**STATED PROBLEM:**
Convert the data listing below into a JSON list of strings with one string per line. Omit the blank lines and leave the pictures out of the answer.

==== GIVEN DATA ====

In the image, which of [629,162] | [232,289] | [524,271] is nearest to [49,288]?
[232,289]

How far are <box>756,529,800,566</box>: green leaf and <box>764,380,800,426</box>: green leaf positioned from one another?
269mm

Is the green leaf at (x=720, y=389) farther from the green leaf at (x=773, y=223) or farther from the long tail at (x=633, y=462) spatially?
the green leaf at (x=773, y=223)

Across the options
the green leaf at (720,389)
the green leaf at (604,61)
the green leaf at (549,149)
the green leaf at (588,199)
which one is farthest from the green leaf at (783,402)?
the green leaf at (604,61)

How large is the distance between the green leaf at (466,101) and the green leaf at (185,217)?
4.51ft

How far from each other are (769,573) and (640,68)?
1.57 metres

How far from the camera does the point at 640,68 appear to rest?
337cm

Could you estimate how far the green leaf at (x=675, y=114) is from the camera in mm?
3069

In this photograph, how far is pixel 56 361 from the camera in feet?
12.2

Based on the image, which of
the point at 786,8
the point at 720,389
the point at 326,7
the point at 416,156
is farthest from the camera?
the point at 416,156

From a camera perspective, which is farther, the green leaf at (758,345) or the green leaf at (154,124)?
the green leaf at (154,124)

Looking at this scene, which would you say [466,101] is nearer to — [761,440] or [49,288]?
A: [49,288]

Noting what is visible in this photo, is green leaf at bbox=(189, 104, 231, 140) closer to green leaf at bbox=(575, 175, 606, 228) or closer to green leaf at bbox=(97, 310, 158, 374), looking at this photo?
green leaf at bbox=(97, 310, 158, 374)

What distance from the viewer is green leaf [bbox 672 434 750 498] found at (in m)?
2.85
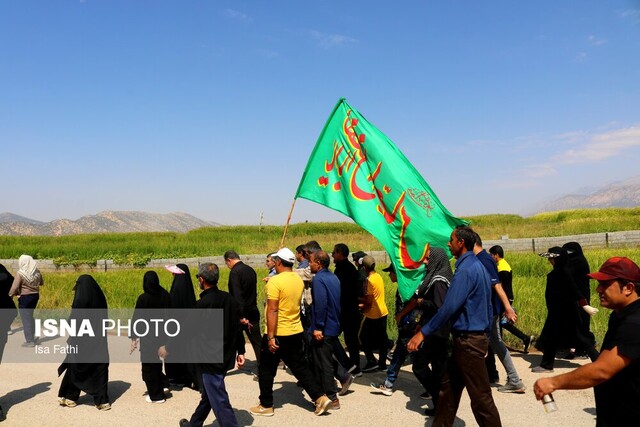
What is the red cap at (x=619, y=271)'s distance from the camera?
9.13 feet

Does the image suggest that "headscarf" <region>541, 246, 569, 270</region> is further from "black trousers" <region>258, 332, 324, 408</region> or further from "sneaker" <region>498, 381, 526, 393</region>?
"black trousers" <region>258, 332, 324, 408</region>

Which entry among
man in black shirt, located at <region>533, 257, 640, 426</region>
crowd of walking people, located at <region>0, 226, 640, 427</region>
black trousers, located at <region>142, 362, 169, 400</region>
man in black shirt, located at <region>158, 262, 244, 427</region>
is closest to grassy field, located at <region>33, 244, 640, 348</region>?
crowd of walking people, located at <region>0, 226, 640, 427</region>

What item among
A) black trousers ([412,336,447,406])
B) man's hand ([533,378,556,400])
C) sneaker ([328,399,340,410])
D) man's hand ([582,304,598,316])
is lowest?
sneaker ([328,399,340,410])

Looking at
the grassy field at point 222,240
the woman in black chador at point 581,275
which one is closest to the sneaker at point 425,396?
the woman in black chador at point 581,275

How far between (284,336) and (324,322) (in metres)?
0.53

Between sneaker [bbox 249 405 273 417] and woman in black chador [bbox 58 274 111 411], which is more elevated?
woman in black chador [bbox 58 274 111 411]

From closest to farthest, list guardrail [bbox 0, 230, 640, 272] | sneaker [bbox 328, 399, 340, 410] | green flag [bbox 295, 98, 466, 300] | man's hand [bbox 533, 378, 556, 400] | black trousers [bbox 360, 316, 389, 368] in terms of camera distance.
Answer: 1. man's hand [bbox 533, 378, 556, 400]
2. sneaker [bbox 328, 399, 340, 410]
3. green flag [bbox 295, 98, 466, 300]
4. black trousers [bbox 360, 316, 389, 368]
5. guardrail [bbox 0, 230, 640, 272]

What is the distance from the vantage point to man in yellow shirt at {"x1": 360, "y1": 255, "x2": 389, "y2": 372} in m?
7.00

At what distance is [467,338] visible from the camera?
4316 millimetres

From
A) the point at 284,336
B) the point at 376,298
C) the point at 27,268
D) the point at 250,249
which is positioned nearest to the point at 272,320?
the point at 284,336

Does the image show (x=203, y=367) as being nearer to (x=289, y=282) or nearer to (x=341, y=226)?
(x=289, y=282)

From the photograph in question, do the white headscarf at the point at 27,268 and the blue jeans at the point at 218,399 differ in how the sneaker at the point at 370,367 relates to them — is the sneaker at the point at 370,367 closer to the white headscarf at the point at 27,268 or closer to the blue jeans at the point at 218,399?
the blue jeans at the point at 218,399

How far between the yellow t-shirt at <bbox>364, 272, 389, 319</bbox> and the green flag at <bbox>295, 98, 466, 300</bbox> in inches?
29.1

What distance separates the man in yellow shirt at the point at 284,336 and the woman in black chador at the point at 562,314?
3414 millimetres
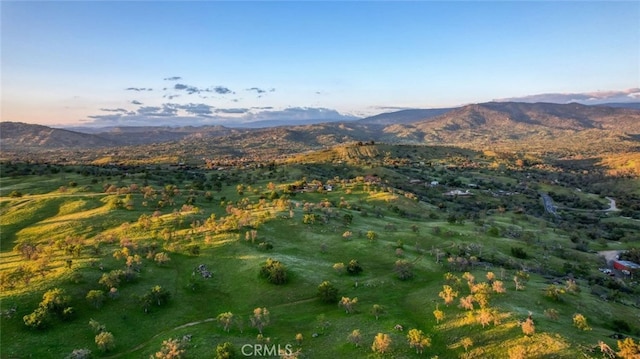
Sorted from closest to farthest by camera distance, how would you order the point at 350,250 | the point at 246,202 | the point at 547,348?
the point at 547,348
the point at 350,250
the point at 246,202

====

**ANSWER TO THE EXERCISE:**
[
  "In the image, which of [629,162] | [232,289] | [524,271] is nearest to [49,288]?",
  "[232,289]",
  "How far are <box>756,529,800,566</box>: green leaf and <box>764,380,800,426</box>: green leaf positioned from one another?",
  "269mm",
  "Is the green leaf at (x=720, y=389) farther from the green leaf at (x=773, y=223) or farther from the long tail at (x=633, y=462) spatially?",
  "the green leaf at (x=773, y=223)",
  "Across the options",
  "the green leaf at (720,389)",
  "the green leaf at (604,61)",
  "the green leaf at (549,149)",
  "the green leaf at (588,199)",
  "which one is farthest from the green leaf at (783,402)?",
  "the green leaf at (604,61)",
  "How large is the distance between the green leaf at (466,101) and the green leaf at (185,217)?",
  "4.51ft",
  "How far from each other are (769,573) and (640,68)?",
  "1.57 metres",
  "How far from the camera does the point at 640,68 appear to rest?",
  "337cm",
  "Could you estimate how far the green leaf at (x=675, y=114) is from the camera in mm?",
  "3069",
  "In this photograph, how far is pixel 56 361 from the camera in feet?",
  "12.2",
  "Based on the image, which of",
  "the point at 786,8",
  "the point at 720,389",
  "the point at 326,7",
  "the point at 416,156",
  "is farthest from the camera?",
  "the point at 416,156",
  "From a camera perspective, which is farther, the green leaf at (758,345) or the green leaf at (154,124)?",
  "the green leaf at (154,124)",
  "Looking at this scene, which would you say [466,101] is nearer to — [761,440] or [49,288]?",
  "A: [49,288]",
  "Noting what is visible in this photo, is green leaf at bbox=(189, 104, 231, 140) closer to green leaf at bbox=(575, 175, 606, 228) or closer to green leaf at bbox=(97, 310, 158, 374), looking at this photo?",
  "green leaf at bbox=(97, 310, 158, 374)",
  "What distance from the viewer is green leaf [bbox 672 434 750 498] found at (in m)?",
  "2.85",
  "What is the red cap at (x=619, y=271)'s distance from the camera?",
  "9.13 feet",
  "Does the image suggest that \"headscarf\" <region>541, 246, 569, 270</region> is further from \"black trousers\" <region>258, 332, 324, 408</region> or further from \"sneaker\" <region>498, 381, 526, 393</region>?",
  "\"black trousers\" <region>258, 332, 324, 408</region>",
  "Which entry among",
  "man in black shirt, located at <region>533, 257, 640, 426</region>",
  "crowd of walking people, located at <region>0, 226, 640, 427</region>",
  "black trousers, located at <region>142, 362, 169, 400</region>",
  "man in black shirt, located at <region>158, 262, 244, 427</region>",
  "is closest to grassy field, located at <region>33, 244, 640, 348</region>?",
  "crowd of walking people, located at <region>0, 226, 640, 427</region>",
  "What item among",
  "A) black trousers ([412,336,447,406])",
  "B) man's hand ([533,378,556,400])",
  "C) sneaker ([328,399,340,410])",
  "D) man's hand ([582,304,598,316])",
  "is lowest?",
  "sneaker ([328,399,340,410])",
  "Looking at",
  "the grassy field at point 222,240",
  "the woman in black chador at point 581,275",
  "which one is closest to the sneaker at point 425,396?",
  "the woman in black chador at point 581,275",
  "How far between (284,336) and (324,322) (in metres)?",
  "0.53",
  "Between sneaker [bbox 249 405 273 417] and woman in black chador [bbox 58 274 111 411], which is more elevated?",
  "woman in black chador [bbox 58 274 111 411]",
  "From closest to farthest, list guardrail [bbox 0, 230, 640, 272] | sneaker [bbox 328, 399, 340, 410] | green flag [bbox 295, 98, 466, 300] | man's hand [bbox 533, 378, 556, 400] | black trousers [bbox 360, 316, 389, 368] in terms of camera distance.",
  "Answer: 1. man's hand [bbox 533, 378, 556, 400]",
  "2. sneaker [bbox 328, 399, 340, 410]",
  "3. green flag [bbox 295, 98, 466, 300]",
  "4. black trousers [bbox 360, 316, 389, 368]",
  "5. guardrail [bbox 0, 230, 640, 272]",
  "What is the distance from the vantage point to man in yellow shirt at {\"x1\": 360, \"y1\": 255, \"x2\": 389, \"y2\": 372} in m?",
  "7.00",
  "At what distance is [467,338] visible from the camera?",
  "4316 millimetres",
  "From",
  "A) the point at 284,336",
  "B) the point at 376,298",
  "C) the point at 27,268",
  "D) the point at 250,249",
  "which is positioned nearest to the point at 272,320?",
  "the point at 284,336",
  "Does the image show (x=203, y=367) as being nearer to (x=289, y=282) or nearer to (x=341, y=226)?",
  "(x=289, y=282)",
  "From the photograph in question, do the white headscarf at the point at 27,268 and the blue jeans at the point at 218,399 differ in how the sneaker at the point at 370,367 relates to them — is the sneaker at the point at 370,367 closer to the white headscarf at the point at 27,268 or closer to the blue jeans at the point at 218,399?",
  "the blue jeans at the point at 218,399",
  "How far between the yellow t-shirt at <bbox>364, 272, 389, 319</bbox> and the green flag at <bbox>295, 98, 466, 300</bbox> in inches?",
  "29.1",
  "What distance separates the man in yellow shirt at the point at 284,336 and the woman in black chador at the point at 562,314?",
  "3414 millimetres",
  "Sorted from closest to farthest by camera distance, how would you order the point at 350,250 | the point at 246,202 | the point at 547,348?",
  "the point at 547,348",
  "the point at 350,250",
  "the point at 246,202"
]